Texto para leitura
────
Não pensem que é brincadeira.
Ir morar na Ilha é um ato de coragem - e de irresponsabilidade.
Se num primeiro momento, lá nos idos dos anos 70, o estrangeiro (ou haole) era muito bem vindo, por ser raro, agora a história é muito diferente.
A quantidade de cariocas, paulistas, gaúchos, paranaenses e nordestinos que escolhem Floripa para chamar de lar não parece diminuir com o passar dos anos e o desconforto dos nativos com a situação tambem.
Para a surfistada, que é o que nos interessa aqui, isso significa mais gente pra dividir ondas, menos vagas nos estacionamentos, e competição acirrada para o pão na chapa nosso de cada dia nas padarias a caminho do surfe.
────
Linhas de dados
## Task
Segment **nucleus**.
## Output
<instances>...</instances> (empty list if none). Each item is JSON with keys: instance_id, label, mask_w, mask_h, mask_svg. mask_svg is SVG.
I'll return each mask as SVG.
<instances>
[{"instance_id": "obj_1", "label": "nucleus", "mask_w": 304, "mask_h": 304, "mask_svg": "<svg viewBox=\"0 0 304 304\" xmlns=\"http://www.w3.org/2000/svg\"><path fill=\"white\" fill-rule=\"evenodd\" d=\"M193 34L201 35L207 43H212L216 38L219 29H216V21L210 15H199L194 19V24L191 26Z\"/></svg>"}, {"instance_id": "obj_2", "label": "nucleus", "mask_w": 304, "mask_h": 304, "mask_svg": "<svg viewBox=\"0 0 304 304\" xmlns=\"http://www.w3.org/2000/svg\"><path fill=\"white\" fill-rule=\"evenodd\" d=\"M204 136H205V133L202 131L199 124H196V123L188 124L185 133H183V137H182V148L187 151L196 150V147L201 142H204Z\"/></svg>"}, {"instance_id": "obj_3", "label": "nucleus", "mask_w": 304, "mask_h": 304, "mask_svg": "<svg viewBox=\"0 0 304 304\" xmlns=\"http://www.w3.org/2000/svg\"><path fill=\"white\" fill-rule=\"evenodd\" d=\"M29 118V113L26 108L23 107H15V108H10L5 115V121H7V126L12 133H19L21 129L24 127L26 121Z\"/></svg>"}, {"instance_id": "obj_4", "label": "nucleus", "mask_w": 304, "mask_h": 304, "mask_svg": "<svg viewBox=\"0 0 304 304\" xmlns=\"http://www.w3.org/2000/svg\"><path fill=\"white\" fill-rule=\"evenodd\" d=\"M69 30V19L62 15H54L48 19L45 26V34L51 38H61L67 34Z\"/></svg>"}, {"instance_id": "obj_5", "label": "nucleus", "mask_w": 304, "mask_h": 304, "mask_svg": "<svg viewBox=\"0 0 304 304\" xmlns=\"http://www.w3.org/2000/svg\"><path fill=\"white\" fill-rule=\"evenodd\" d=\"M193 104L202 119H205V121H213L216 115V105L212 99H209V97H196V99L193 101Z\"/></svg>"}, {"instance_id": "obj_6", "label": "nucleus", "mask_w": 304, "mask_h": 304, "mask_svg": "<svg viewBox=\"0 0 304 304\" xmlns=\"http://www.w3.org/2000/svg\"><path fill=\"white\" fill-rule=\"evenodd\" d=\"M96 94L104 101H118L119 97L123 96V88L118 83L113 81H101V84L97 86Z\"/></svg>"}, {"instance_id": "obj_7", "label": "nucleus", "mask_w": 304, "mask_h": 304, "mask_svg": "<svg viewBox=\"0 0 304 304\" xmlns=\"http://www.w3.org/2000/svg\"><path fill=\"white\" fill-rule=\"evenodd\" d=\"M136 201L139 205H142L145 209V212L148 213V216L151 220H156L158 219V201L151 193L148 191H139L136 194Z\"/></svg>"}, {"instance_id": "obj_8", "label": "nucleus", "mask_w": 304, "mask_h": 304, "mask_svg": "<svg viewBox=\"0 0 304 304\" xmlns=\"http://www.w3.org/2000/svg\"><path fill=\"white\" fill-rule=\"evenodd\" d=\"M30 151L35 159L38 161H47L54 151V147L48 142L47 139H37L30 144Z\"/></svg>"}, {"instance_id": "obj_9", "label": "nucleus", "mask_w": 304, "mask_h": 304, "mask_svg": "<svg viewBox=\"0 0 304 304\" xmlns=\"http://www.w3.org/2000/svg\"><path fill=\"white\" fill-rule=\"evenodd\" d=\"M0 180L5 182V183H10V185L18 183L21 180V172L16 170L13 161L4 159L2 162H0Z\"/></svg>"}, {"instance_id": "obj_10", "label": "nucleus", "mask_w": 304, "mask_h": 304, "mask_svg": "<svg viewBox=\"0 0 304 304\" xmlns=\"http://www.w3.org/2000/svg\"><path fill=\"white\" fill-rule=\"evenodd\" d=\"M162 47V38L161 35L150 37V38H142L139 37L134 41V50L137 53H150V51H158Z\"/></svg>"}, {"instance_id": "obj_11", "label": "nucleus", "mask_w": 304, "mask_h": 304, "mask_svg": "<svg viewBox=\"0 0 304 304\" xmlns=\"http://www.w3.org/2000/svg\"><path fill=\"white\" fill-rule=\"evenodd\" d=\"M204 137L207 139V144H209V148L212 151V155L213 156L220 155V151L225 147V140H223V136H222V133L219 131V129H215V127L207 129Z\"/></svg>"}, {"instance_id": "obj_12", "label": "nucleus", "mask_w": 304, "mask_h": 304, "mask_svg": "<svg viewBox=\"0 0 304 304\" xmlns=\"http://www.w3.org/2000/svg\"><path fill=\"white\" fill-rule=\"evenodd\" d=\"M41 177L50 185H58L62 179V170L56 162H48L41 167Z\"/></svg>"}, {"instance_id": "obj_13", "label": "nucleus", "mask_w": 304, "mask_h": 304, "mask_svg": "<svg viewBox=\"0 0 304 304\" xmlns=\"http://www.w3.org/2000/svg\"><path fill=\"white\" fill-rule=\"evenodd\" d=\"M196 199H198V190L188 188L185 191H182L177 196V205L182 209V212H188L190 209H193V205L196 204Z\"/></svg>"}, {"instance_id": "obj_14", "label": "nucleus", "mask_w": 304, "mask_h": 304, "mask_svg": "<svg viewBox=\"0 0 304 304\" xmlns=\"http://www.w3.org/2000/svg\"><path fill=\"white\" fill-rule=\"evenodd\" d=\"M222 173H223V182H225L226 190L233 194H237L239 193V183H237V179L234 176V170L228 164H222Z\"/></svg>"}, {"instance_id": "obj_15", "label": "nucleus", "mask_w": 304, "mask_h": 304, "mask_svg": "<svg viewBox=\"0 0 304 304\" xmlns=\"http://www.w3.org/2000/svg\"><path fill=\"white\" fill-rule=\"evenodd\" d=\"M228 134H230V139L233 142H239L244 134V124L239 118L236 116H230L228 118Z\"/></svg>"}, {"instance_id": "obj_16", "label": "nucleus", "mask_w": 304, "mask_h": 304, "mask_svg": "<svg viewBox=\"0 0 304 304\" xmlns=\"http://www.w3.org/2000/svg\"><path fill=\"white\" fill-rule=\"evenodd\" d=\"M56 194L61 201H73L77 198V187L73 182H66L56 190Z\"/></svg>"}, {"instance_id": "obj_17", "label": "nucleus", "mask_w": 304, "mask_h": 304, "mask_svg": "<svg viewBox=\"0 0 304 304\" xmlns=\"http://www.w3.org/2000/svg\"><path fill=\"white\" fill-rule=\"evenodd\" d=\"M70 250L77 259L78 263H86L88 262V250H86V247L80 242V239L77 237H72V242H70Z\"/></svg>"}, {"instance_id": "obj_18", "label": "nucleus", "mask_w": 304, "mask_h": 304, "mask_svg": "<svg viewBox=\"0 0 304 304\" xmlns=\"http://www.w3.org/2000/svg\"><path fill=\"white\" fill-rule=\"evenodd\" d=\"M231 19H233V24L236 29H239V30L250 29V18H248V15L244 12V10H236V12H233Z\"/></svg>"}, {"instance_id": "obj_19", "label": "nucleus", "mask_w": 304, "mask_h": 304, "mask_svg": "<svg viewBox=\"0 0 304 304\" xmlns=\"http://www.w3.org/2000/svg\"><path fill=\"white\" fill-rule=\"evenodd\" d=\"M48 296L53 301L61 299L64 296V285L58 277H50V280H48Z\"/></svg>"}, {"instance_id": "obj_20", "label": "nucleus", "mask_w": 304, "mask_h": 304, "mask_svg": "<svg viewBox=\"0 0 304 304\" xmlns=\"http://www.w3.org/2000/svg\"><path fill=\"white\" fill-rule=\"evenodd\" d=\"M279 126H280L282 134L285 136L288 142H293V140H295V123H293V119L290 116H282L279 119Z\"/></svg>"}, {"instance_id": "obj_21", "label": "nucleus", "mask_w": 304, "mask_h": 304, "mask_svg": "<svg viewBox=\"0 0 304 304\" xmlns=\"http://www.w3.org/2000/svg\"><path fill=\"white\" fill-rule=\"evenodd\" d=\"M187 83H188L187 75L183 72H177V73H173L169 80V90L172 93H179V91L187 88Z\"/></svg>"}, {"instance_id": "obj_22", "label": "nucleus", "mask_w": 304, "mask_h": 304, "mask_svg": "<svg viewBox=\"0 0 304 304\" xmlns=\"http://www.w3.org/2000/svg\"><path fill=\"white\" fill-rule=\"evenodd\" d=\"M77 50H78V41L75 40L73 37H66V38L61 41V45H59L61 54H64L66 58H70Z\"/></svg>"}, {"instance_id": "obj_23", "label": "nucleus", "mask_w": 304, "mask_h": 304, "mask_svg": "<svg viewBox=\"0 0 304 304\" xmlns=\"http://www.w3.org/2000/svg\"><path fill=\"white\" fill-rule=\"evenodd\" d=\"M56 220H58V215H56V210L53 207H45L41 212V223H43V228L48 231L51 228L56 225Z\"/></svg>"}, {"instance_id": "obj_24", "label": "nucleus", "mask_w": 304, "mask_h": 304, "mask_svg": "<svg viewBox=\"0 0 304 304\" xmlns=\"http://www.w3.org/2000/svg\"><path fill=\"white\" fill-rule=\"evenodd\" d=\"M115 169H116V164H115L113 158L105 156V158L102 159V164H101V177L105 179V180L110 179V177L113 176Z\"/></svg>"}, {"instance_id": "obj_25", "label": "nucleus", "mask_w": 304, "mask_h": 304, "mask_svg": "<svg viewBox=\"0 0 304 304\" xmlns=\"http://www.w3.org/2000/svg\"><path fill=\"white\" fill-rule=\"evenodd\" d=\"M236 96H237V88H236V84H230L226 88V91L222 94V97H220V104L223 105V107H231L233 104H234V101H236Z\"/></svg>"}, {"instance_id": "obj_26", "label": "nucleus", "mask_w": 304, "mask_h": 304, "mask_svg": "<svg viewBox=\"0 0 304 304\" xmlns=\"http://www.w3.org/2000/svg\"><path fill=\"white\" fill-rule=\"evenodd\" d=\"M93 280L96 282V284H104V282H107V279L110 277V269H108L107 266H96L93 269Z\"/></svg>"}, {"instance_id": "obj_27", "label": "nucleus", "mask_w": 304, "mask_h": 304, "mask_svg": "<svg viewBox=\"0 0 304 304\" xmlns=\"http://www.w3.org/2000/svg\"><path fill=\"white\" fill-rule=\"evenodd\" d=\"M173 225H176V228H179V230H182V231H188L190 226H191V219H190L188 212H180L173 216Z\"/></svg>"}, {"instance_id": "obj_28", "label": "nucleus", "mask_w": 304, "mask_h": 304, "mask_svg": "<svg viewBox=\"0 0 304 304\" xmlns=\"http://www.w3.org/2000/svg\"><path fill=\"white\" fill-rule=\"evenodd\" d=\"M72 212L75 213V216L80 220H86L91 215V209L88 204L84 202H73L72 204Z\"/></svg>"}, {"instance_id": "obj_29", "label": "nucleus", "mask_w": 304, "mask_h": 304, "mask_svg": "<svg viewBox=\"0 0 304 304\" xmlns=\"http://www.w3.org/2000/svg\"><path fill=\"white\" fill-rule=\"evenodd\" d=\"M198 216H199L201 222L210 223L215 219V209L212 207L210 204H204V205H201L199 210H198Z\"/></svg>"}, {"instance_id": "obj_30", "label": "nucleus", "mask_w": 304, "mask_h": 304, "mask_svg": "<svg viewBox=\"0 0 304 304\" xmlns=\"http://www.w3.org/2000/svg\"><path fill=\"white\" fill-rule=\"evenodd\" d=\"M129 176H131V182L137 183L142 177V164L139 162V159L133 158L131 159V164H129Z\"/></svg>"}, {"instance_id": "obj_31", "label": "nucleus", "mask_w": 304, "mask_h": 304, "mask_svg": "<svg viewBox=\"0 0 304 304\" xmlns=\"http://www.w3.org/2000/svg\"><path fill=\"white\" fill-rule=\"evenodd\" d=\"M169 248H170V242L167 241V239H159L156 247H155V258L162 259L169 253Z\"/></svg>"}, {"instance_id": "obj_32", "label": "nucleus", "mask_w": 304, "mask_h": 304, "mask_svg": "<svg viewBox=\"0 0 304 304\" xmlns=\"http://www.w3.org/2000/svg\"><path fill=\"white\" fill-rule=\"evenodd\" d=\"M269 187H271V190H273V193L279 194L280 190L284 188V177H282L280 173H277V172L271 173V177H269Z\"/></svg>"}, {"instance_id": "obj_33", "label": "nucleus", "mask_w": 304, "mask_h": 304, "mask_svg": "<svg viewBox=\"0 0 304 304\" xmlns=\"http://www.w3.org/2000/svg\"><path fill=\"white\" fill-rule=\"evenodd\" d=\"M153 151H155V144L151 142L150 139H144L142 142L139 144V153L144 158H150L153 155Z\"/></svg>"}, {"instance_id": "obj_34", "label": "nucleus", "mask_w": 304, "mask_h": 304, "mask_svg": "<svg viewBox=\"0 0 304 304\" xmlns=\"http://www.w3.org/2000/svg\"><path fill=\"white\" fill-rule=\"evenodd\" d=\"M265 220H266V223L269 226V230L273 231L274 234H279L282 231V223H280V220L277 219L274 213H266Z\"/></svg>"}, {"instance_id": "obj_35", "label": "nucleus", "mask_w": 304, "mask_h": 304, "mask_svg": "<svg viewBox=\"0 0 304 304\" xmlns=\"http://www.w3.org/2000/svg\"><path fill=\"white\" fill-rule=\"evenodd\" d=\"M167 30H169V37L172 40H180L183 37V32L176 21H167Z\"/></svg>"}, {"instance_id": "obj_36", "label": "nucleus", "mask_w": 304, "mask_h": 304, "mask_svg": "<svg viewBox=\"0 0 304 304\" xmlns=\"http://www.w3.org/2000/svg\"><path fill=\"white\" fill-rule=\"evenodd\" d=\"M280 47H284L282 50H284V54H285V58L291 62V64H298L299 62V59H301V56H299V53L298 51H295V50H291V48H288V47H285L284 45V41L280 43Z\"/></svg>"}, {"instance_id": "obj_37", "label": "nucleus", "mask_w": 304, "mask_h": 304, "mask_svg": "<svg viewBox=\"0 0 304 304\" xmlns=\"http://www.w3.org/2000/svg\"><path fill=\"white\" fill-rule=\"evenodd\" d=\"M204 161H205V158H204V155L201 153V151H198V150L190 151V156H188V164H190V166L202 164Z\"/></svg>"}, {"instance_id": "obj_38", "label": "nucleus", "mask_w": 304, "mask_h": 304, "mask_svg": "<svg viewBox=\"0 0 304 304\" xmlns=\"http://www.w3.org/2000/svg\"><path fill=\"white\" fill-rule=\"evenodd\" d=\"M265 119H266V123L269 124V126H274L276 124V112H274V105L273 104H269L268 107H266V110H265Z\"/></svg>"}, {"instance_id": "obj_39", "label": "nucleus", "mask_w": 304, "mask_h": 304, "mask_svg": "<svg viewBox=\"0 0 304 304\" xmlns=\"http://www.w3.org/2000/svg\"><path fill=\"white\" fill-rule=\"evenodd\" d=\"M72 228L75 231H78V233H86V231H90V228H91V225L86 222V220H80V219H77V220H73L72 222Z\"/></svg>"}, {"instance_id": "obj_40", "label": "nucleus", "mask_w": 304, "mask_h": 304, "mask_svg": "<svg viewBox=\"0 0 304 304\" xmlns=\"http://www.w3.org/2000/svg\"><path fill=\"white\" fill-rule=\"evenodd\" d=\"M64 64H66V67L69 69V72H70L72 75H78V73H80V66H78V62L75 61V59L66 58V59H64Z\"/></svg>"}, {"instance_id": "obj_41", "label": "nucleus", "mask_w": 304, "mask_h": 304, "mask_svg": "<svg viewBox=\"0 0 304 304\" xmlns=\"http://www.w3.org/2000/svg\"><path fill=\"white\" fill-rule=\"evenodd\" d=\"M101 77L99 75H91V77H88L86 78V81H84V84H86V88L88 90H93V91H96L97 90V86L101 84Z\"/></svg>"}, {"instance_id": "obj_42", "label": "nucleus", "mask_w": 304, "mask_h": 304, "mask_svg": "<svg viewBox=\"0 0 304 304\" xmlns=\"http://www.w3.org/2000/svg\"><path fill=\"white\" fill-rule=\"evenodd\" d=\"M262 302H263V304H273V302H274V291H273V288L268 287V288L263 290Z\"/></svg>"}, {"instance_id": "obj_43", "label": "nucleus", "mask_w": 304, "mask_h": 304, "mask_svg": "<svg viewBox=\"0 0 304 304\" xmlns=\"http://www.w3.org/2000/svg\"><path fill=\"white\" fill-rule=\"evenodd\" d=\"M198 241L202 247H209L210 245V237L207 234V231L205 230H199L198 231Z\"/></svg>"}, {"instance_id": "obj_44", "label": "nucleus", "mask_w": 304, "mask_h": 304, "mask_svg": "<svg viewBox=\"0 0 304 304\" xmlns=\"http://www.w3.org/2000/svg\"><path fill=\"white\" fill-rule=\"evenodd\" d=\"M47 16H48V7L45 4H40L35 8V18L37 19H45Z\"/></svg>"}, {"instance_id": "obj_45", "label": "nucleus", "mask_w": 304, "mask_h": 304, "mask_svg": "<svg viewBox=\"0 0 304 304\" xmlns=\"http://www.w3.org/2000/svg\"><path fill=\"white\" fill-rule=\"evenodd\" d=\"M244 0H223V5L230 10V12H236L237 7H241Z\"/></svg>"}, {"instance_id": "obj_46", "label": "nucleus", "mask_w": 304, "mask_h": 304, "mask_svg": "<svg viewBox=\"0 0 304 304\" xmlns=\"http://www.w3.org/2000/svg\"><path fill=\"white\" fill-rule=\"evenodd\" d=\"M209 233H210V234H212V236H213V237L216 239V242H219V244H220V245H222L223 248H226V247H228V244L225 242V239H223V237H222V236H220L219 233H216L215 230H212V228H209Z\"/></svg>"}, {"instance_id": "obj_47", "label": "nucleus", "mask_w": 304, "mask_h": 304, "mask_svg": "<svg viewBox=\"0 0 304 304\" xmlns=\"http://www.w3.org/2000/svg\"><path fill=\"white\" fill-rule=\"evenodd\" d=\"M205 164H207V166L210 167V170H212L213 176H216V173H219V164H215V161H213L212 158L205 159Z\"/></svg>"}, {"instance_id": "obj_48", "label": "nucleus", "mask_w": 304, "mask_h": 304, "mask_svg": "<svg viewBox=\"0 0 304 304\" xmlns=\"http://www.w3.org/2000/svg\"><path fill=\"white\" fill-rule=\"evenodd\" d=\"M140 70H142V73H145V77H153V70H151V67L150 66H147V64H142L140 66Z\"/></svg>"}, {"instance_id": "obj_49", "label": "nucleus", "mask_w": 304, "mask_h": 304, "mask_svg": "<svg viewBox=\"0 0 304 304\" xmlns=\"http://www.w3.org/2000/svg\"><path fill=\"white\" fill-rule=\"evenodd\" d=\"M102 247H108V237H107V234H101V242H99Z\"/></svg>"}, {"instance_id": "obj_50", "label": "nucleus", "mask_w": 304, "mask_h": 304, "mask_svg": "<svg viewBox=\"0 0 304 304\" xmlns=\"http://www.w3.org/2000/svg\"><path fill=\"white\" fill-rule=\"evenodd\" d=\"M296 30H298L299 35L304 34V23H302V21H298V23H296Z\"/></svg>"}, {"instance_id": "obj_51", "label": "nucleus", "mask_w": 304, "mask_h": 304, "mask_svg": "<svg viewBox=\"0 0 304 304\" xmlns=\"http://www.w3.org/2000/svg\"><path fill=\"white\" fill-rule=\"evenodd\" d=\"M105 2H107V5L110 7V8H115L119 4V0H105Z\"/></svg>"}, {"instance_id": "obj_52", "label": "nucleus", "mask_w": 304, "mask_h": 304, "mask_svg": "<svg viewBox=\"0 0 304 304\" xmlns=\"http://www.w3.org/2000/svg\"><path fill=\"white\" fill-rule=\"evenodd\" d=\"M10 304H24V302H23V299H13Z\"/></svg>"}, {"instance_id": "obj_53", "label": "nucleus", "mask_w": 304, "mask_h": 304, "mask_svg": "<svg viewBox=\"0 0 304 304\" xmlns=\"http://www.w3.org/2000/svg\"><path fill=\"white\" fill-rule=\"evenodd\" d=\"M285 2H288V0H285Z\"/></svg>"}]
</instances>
────
Enunciado
Reproduza literalmente o trecho do texto sobre morar na Ilha que vai de "A quantidade de" até "a situação tambem.", inclusive.

Resolução
A quantidade de cariocas, paulistas, gaúchos, paranaenses e nordestinos que escolhem Floripa para chamar de lar não parece diminuir com o passar dos anos e o desconforto dos nativos com a situação tambem.